Writing, like any art or passion, exists as a human expression.  It is a function of living experience before it is an economic commodity.

The problem is when survival takes precedence over aesthetics.

Writing fails as a livelihood for many reasons:  the learning curve, the industrial lag for payment, the market conditions that very simply favor the reader, not the writer.  There are far many more writers than necessary.  The ensuing market glut may assure readers of a vast reservoir of worthwhile reading, but it does little to assure the born writer a living from this work.

So then it’s only natural that the writer look elsewhere for a living.

What happens then, at least to me, is that one’s writing falls off.  It’s less of a priority.  An already difficult and challenging exercise is easily avoided.  Books are shelved, ideas are packed away, worlds crumble to dust.

But when writers avoid their own work, interest in the work of others wanes too.  It’s  a spiraling decline away from the passion.

But when you do have a job and you do support yourself, writing is then free to be what it wants to be.  It is no longer an economic commodity, but a function of living experience.  Passion returns.  Passion, time, and joy can create a work worthy of reading.

Excellence is the only commodity worth dealing in.  Rather than the “maximum price minimum-service” model of commodity art, excellence promotes a natural interest from the public.

Convention then gravitates around that creation.  Not the other way around.

So, if you’re a writer like me, support yourself by some means, and let your writing be whatever it is.  But do dig into it on a regular basis.  Just because it’s self-employment doesn’t mean you can have every day off.

And play with the story.  Mix it up.  Take charge of the creating.  Don’t let the idea of perfection stay your hand.  After all, art is expression – not perfection.  Play, and the page will be codified into a work of art in an of itself.  There’s an effect the author misses – the effect of experiencing the work for the first time.  This “surprise” effect adds value to the work, which is quite difficult to see as author.  So just express and let the rest take care of itself.

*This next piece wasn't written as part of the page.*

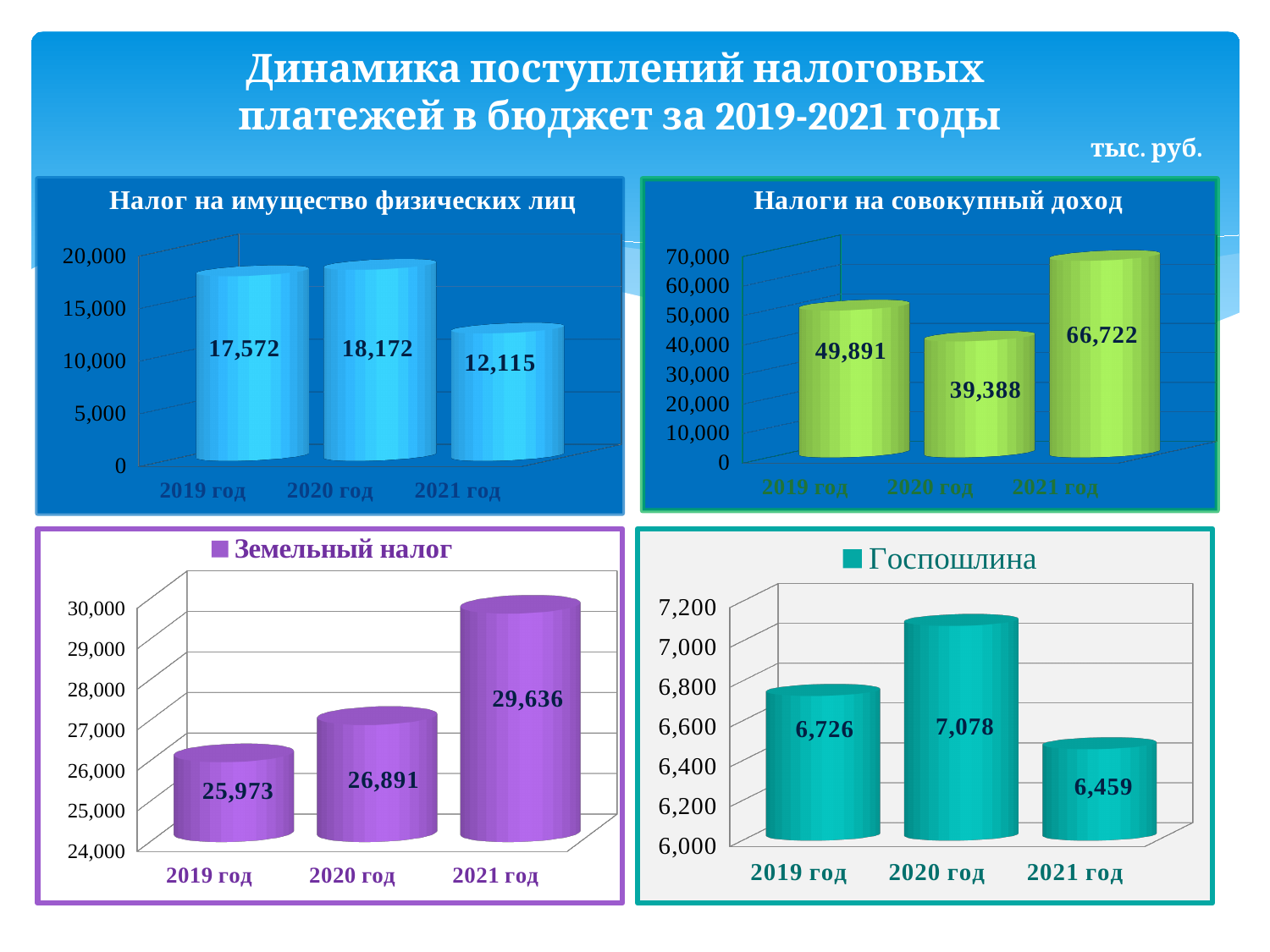
In the chart titled 'Налоги на совокупный доход', which year has the highest value? 2021 год How many categories (years) are shown in the chart titled 'Госпошлина'? 3 What type of chart is the one titled 'Земельный налог'? bar chart In the chart titled 'Земельный налог', do the values rise or fall from 2019 год to 2021 год? rise In the chart titled 'Госпошлина', which year has the lowest value? 2021 год In the chart titled 'Земельный налог', what is the difference between the values for 2021 год and 2019 год? 3,663 How many charts are shown on the slide? 4 In the chart titled 'Госпошлина', what is the value for 2019 год? 6,726 In the chart titled 'Налог на имущество физических лиц', what is the value for 2020 год? 18,172 In the chart titled 'Налоги на совокупный доход', what is the difference between the values for 2021 год and 2020 год? 27,334 In the chart titled 'Налог на имущество физических лиц', which is larger: the value for 2019 год or 2021 год? 2019 год In the chart titled 'Налоги на совокупный доход', what is the value for 2020 год? 39,388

Do yourself a favor:  write the stories for their own sake.  Don’t sweat writing as a career.  Get yourself another livelihood, and let the writing exist as it is, without judgment, without critical context.  Writing becomes a viable career after it is earning money – not before.  So earning from writing is an entirely moot point.  Remove it from the equation, open your page, and get to work.  The advantage of a living experience is that its rewards exceed its public appreciation.

In time, just as living an active lifestyle leads to a fit body, the work transforms into – a commodity worth having.

In martial arts, the way to life is to embrace death – to meet the encounter prepared to sacrifice your life. Those who protect their lives will fail. Those who commit their bodies, succeed. Writing is the same. In order to be a commercial success, give up the desire for commercial success.

Aim for commodity and fail.  Aim for craft and succeed.  Remove time and money from the equation.  Create a lifestyle, and that is the only success that will ever matter.